On a prompting level, Claude starts the ideation phase by looking at all the existing trails and is asked to avoid any conceptual overlap. This works fairly well, though it is often distracted by any topics related to secrecy, systems theory, or tacit knowledge.

It’s as if the very act of finding connections in a corpus summons the spirit of Umberto Eco and amps up the conspiratorial thinking.

How it’s implemented

EPUBs are parsed using selectolax, which I picked over BeautifulSoup for its speed and simpler API.
Everything from the plain text to the topic tree is stored in SQLite. Embeddings are stored using sqlite-vec.
The text is split into sentences using wtpsplit (the sat-6l-sm model). Those sentences are then grouped into chunks, trying to get up to 500 words without breaking up paragraphs.
I used DSPy to call LLMs. It worked well for the structured data extraction and it was easy to switch out different models to experiment. I tried its prompt optimizers before I went full agentic, and their results were very promising.
I settled on Gemini 2.5 Flash Lite for topic extraction. The model gets passed a chunk and is asked to return 3-5 topics. It is also asked whether the chunk is useful, in order to filter out index entries, acknowledgements, orphan headers, etc. I was surprised at how stable these extracted topics were: similar chunks often shared some of the exact same topic labels. Processing 100 books used about 60M input tokens and ~£10 in total.
After a couple books got indexed, I shared the results with Claude Opus along with the original prompt and asked it to improve it. This is a half-baked single iteration of the type of prompt optimisation DSPy implements, and it worked rather well.
Topic pairs with a distance below a threshold get merged together. This takes care of near-duplicates such as “Startup founder”, “Startup founders”, and “Founder of startups”.
The CLI output uses a semi-XML format. In order to stimulate navigating, most output is nested with related content. For example, when searching for a topic, chunks are shown with the other topics they contain. This allows us to get a sense of what the chunk is about, as well as which other topics might be interesting. There’s probably more token-efficient formats, but I never hit the limit of the context window.

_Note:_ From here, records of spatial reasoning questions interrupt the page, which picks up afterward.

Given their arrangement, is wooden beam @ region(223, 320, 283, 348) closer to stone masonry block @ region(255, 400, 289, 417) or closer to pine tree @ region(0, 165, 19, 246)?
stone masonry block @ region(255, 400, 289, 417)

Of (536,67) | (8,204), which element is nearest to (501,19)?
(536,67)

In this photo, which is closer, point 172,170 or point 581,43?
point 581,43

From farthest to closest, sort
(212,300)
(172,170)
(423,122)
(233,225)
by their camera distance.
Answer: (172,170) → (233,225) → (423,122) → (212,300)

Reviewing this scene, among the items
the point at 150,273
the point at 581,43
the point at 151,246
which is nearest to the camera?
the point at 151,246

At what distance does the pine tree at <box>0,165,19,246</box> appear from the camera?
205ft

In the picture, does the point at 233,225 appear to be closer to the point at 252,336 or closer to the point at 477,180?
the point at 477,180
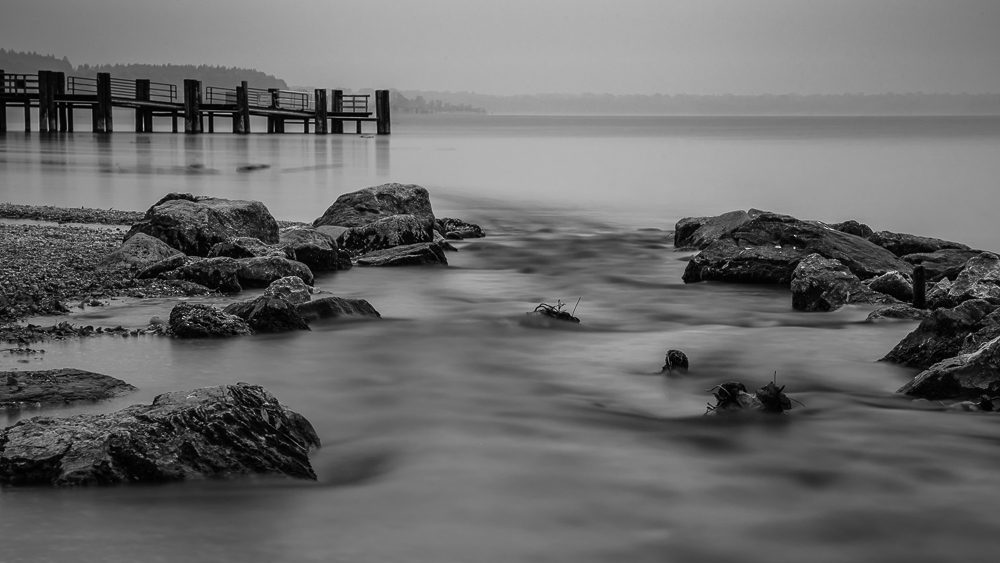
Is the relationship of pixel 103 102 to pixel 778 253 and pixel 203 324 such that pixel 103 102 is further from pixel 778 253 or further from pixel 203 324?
pixel 203 324

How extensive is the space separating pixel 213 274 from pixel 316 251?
228 centimetres

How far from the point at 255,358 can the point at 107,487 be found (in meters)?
3.09

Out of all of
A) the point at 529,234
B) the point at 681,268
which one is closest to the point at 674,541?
the point at 681,268

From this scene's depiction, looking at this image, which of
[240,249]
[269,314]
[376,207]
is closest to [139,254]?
[240,249]

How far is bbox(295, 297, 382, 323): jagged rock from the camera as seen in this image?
30.7 ft

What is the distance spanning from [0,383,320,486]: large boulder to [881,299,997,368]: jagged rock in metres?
5.16

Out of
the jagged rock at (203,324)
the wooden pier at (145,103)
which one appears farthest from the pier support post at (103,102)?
the jagged rock at (203,324)

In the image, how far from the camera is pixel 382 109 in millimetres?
59344

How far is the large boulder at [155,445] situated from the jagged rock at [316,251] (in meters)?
7.54

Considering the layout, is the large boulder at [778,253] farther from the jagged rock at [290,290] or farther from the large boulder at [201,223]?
the large boulder at [201,223]

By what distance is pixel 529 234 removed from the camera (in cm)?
1844

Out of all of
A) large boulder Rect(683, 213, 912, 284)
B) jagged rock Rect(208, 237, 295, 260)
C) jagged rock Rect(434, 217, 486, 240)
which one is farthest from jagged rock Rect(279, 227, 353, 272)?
large boulder Rect(683, 213, 912, 284)

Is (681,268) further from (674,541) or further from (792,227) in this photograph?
(674,541)

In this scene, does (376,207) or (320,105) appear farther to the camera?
(320,105)
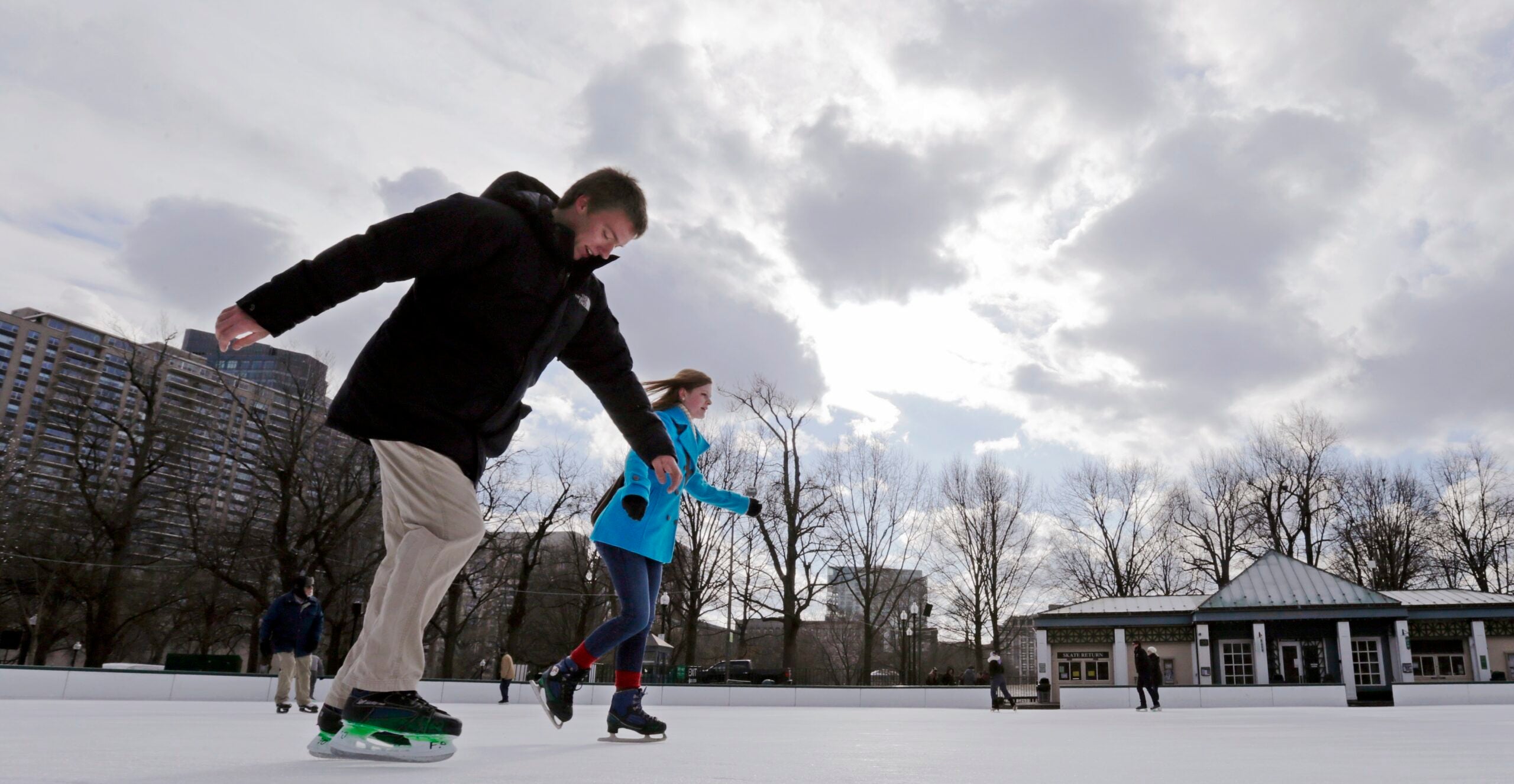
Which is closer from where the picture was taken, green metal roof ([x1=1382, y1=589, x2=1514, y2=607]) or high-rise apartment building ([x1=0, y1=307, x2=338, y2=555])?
high-rise apartment building ([x1=0, y1=307, x2=338, y2=555])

<topics query="deception" count="1">
  <topic id="47193" books="7" score="0.0173" label="Deception">
    <chunk id="186" book="1">
      <topic id="47192" label="Business deal"/>
      <topic id="47108" label="Internal conflict"/>
      <topic id="46623" label="Startup founders"/>
    </chunk>
    <chunk id="1484" book="4">
      <topic id="51835" label="Gawker Media"/>
      <topic id="53006" label="Legal Action"/>
      <topic id="52934" label="Maskirovka"/>
      <topic id="52181" label="Strategy"/>
    </chunk>
    <chunk id="2913" book="9">
      <topic id="59348" label="Blood testing system"/>
      <topic id="59329" label="Elizabeth Holmes"/>
      <topic id="59352" label="Investor demo"/>
      <topic id="59349" label="Theranos"/>
    </chunk>
  </topic>
</topics>

Topics are embedded using google/embeddinggemma-300m and reranked using BAAI/bge-reranker-v2-m3.
Many CLI tools require loading the embedding model and other expensive state. The first call transparently starts a separate server process which loads all these resources once and holds onto them for a while. Subsequent CLI calls use this server through Python’s multiprocessing.connection.
The topic collection is turned into a graph (backed by igraph) by adding edges based on the similarity of their embeddings and the point-wise mutual information of their co-occurrences.
The graph is turned into a tree by applying Leiden partitioning recursively until a minimum size is reached. I tried the Surprise quality function because it had no parameters to tweak, and found it to be good enough. Each group is labelled by Gemini based on all the topics that it contains.
Excerpts are cleaned by Gemini to remove EPUB artifacts, parsing errors, headers, footnotes, etc. Doing this only for excerpts that are actually shown, instead of during pre-processing, saved a lot of tokens.